Plugins can surface additional LLM model entries for the dashboard model picker and answer opaque-model-ID resolution queries from agent-side resolvers, without editing any built-in provider catalog. Use it when a plugin owns its own model directory whose entries aren't known at provider-init time (e.g. dynamically registered project-scoped models).

import (
"context"

gollm "github.com/decisionbox-io/decisionbox/libs/go-common/llm"
"github.com/decisionbox-io/decisionbox/libs/go-common/llm/catalog"
)

type myExtender struct{}

func (myExtender) Extend(ctx context.Context, projectID string) ([]gollm.ModelEntry, error) {
return []gollm.ModelEntry{
{ID: "ext:my-custom-model", DisplayName: "My Custom Model", Wire: gollm.WireOpenAICompat, MaxOutputTokens: 4096},
}, nil
}

func (myExtender) Resolve(ctx context.Context, modelID string) (*gollm.ModelEntry, error) {
if modelID == "ext:my-custom-model" {
return &gollm.ModelEntry{ID: modelID, Wire: gollm.WireOpenAICompat, MaxOutputTokens: 4096}, nil
}
return nil, catalog.ErrModelNotFound
}

func init() {
catalog.RegisterExtender(myExtender{})
}

Behavior:

  • Extend(ctx, projectID) returns project-scoped entries. The API endpoint GET /api/v1/projects/{id}/llm/extended-models exposes the concatenation across all registered extenders, in registration order, so the dashboard can merge them into its model picker alongside the built-in catalog (GET /api/v1/providers/llm).
  • Resolve(ctx, modelID) answers "does any extender own this opaque model ID?". Extenders that don't own the ID return nil, catalog.ErrModelNotFound; the first extender that returns a non–not-found answer wins.
  • Empty project IDs / model IDs on the wrapper functions return an error so plugins don't accidentally expose entries without project scope.
  • Registering nil panics. Order of registration is preserved; later extenders see calls only when earlier ones disclaim ownership (for Resolve) or after earlier ones finish (for Extend).

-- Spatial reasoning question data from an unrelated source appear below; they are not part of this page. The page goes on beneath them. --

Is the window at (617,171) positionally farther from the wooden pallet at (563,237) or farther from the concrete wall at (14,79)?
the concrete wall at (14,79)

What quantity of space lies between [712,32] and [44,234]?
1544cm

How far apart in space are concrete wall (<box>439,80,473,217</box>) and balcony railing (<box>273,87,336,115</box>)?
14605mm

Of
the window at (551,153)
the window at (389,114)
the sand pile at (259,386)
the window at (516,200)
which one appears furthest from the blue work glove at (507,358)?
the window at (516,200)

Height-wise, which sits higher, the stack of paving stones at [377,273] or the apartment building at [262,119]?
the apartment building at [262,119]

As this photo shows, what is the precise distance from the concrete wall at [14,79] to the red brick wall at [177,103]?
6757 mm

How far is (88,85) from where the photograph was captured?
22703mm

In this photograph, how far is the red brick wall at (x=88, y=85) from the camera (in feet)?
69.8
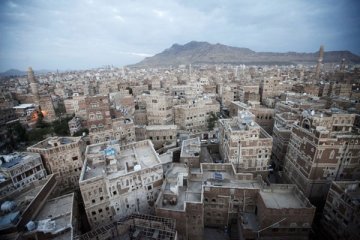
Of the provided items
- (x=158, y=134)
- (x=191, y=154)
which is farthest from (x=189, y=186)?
(x=158, y=134)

The default build registers no extenders; both endpoints return empty lists until a plugin attaches.

Migration & compatibility

These hooks are additive — plugins that don't care about a given hook simply do not register. The platform code paths invoke the registries unconditionally; an empty registry is a no-op.

A reference consumer for context providers (libs/go-common/sources) and a regression guard in the orchestrator (orchestrator_plugin_hooks_test.go) keep the prompt output byte-for-byte stable when no plugin is loaded.